Starting on STV, they are credited with forensic examination. Remember IFS can’t/won’t criticise economic policy without agreeing a number of assumptions with us all? So forensic, I think not Dr Holmes. It’s like doing a post-mortem on a body without considering all the massed array of possible factors. It’s a game you might say.
All four parties get a critique, none does very well and then Bernard Ponsonby makes an unexpected error in trying to explain it all:
‘The job of the IFS in a sense is not to make hard and fast judgements. They’re happy to leave political judgements to the voters. But what they try to do is influence the terms of the debate.’
Hold on you can’t separate political debate from its terms. The terms are as political as everything else, more so, because they define the terms? So, the fact that the IFS has a shared culture based on staffing from elite English private schools and universities and an long-term acceptance of market-oriented economic theory as a given, the environment, means the ‘terms’ are the products of a very special cultural milieu. Or to be clearer, it’s all political. Treat the IFS for what it is. It’s the Murphotaur!
RS have little different to say about the IFS, but they do nearly give me a heart-attack. Suddenly he fills the screen, towering above as we seem to be looking up at him from the gutter and he’s roaring like an angry bull (skinny bull).
Luckily it’s on to a quite tedious account of the IFS non-report on the parties’ economic plans with no particular evidence of favouritism other than maybe a bit too much Kezia Dugdale especially after the Murphy thing.
Not relevant but I just have to mention it.
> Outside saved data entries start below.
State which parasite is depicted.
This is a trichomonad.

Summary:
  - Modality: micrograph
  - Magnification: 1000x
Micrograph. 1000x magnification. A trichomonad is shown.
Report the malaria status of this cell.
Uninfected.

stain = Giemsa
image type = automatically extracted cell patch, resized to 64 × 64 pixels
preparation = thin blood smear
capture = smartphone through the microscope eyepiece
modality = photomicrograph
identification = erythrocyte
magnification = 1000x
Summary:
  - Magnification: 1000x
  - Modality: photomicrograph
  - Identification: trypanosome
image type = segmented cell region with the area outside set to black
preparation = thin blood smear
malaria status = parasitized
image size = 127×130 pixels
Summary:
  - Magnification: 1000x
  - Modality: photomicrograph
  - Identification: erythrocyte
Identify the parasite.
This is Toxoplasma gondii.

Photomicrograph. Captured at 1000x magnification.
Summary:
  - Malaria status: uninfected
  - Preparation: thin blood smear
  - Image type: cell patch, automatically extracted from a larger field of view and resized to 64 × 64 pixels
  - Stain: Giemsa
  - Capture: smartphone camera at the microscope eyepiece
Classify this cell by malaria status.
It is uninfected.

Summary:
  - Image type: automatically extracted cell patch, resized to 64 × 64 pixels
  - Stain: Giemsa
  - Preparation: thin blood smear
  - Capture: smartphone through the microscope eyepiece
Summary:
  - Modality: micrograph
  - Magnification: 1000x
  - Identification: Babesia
Sir Alex Ferguson of Govan formally signs away £5 000 contributing toward the purchase of a statue of Mary Barbour, 1915 rent strike organiser. He, Alex recognises one of the buildings and says he is much moved by it all. I was moved too. Sir Alex has personal wealth of around £34 000 000. Did Leonard Cohen know of the evil of rent hikes during a war while the men are away, when he wrote: ‘And the rich have got their channels in the bedrooms of the poor’?
Professor and Mrs Robertson, April 24th 2015.